■ WHAT YOU SHOULD DO:
Once the line with "resting: 0%" is found, repeat exactly that line and every one after it until the data below ends, including the last line.

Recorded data
_ _ _

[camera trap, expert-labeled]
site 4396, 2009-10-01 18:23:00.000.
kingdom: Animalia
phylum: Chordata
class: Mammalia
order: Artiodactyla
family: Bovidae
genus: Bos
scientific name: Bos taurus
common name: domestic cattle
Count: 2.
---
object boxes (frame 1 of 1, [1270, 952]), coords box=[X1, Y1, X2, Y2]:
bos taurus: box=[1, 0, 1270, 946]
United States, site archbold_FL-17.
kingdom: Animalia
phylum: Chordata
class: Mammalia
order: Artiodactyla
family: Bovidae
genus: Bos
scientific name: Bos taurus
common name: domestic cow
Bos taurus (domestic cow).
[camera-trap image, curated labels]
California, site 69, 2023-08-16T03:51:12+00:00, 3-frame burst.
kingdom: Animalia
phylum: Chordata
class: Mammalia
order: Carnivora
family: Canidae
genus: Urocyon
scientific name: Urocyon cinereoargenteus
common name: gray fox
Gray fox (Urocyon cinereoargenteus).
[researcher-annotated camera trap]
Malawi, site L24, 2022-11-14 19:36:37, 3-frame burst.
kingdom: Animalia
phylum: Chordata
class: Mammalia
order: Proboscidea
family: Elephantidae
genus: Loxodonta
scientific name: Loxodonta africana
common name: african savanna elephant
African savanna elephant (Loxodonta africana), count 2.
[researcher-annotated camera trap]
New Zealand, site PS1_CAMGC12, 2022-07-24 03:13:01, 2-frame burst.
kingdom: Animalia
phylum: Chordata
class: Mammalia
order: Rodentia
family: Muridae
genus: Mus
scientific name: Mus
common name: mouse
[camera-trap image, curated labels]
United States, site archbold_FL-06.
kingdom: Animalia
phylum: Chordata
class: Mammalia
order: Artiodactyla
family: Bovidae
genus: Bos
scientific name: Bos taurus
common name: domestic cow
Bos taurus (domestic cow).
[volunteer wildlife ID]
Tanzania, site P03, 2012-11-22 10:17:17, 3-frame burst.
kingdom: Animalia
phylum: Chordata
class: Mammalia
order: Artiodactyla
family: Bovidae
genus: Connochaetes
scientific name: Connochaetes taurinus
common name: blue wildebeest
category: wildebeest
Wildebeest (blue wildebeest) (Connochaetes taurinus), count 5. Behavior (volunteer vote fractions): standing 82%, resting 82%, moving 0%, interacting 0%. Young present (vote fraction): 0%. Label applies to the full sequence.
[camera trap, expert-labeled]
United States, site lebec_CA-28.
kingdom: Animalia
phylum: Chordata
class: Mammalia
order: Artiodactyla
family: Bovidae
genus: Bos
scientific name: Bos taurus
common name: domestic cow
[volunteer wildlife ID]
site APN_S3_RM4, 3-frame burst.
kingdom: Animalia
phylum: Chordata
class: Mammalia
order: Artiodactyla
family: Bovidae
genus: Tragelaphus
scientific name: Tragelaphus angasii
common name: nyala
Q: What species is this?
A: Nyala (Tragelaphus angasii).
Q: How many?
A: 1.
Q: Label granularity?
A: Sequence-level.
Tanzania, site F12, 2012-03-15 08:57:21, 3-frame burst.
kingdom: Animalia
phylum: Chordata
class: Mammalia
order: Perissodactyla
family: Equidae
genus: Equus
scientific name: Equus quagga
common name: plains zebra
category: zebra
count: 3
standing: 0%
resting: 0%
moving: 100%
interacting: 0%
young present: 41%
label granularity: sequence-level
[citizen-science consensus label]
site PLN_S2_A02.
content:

_ _ _

■ RESULT:
resting: 0%
moving: 100%
interacting: 0%
young present: 41%
label granularity: sequence-level
[citizen-science consensus label]
site PLN_S2_A02.
content:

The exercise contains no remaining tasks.